▶ Text excerpt:
BEGIN

- Born: Anthony John Tait May 27, 1954 (age 71) Anchorage, Alaska, U.S.
- Other names: "Tony T"; Tony Truth"; "Tony Uno";
- Occupations: Soldier; bouncer; paid informant;
- Known for: FBI informant within the Hells Angels
- Allegiance: Hells Angels MC

= Anthony Tait =

American informer

Anthony John Tait (born May 27, 1954) is an American man who served as an informer for the Federal Bureau of Investigation (FBI) within the Hells Angels. Tait has been described as the "most damaging informant in the history of the Hell's Angels" whose testimony led to the conviction of the Hells Angels leader Sonny Barger on charges of conspiracy to commit murder.

== Early life ==
Tait's father, Samuel Gordon Tait, was a Scotsman who served as an intelligence officer in the British Army during World War II and was later posted to Haifa during the British occupation of Mandatory Palestine. The Tait family immigrated to Alaska in 1960. Tait enlisted in the United States Army on June 15, 1971. After receiving an "undesirable discharge" from the army in March 1974, Tait began working as a bouncer and doorman at a number of bars in downtown Anchorage.

END

▶ What you need to do:
[A] According to the Anthony Tait biography, in what year did the Tait family immigrate to Alaska?
[B] Write the next part of the Anthony Tait biography, picking up right after its final sentence.

▶ Data block:

BEGIN

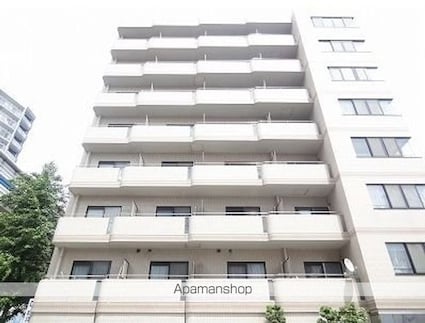 東京都世田谷区駒沢４丁目[2DK/44.6m2]の外観3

END

▶ Answers per task:
[A] 1960

[B]
==Informer==
Tait was born and grew up in Anchorage, Alaska. Tait worked as a bouncer in a series of strip clubs in Anchorage and became friends with members of the Anchorage chapter of the Hells Angels while also working as a part-time informer for the Anchorage Police Department. On a dare with two policemen, Tait joined the Anchorage chapter in 1983. He rose up to become the sergeant-at-arms. The Anchorage police had little experience with running informers and passed Tait onto the FBI.

==Operation Cacus==
Tim McKinley, the FBI agent who had been the anti-Hells Angels specialist in the bureau told the Canadian journalists Julian Sher and William Marsden in a 2006 interview: "What he wanted to do was just give us a bunch of information and we do wiretaps, and everybody would go to jail. He was kind of shocked to find out just how complicated it was". McKinley used Tait as "a walking electronics platform" to record everything that the Hells Angels said and did. McKinley stated: "What he was tasked to do was to identify the upper-level leadership of the Hells Angels, identify the criminal structure of the organization, track the money, track the dope". McKinley wanted Tait to provide the evidence to convict Sonny Barger, whom he described as a wily and formidable opponent. McKinley said of Barger: "Balls—the guy certainly has balls".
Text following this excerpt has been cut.